But this time your borrowings are at a real reduced rate of interest, to pay your bills off more rapidly. Banks, credit unions, finance companies and other lenders grant consolidation loans so that people can pay off a car, credit cards, medical expenses, student loans or whatever outstanding debt a consumer owes.
Once decided to go in for consolidation of your debt, the next juncture is to decide upon the form in which you will take the consolidation loan. A good number of debt consolidation loans are available in form of home equity loans. Another option that is usually handy is the zero percent credit cards. Some of the loans are also provided in the shape of personal loan, which sometimes are at an enormously high rate of interest. It is recommended to not to go in for this kind of a loan .The reason is already stated earlier i.e., you are basically taking a loan to get rid of past debts which had a higher rate of interest. So this time no doubt you have to look for lower rate of interests.
Deciding upon a consolidation loan requires utmost care and vigilance on certain issues.
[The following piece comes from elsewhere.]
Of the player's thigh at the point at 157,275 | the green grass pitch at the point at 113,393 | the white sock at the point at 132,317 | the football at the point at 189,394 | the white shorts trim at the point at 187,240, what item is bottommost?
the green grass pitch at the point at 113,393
It can be really dangerous if you aren't paying the due attention.
You need to be particular about the fact that the rate of interest charged from you is not higher than the total APR.
You are also required to keep a vigil on the lender. This is because some unprincipled lenders indict huge upfront fee, without letting you know about it, which is illegal. This way they reverse the whole motive behind taking the loan.
Another thing to be observed while taking a consolidation loan is, to check that the loan amount is the amount desired by you. Sometimes these lenders merge up their fee into the loan payment, so as to hide it. This way you will loose money and will not be able to close the account.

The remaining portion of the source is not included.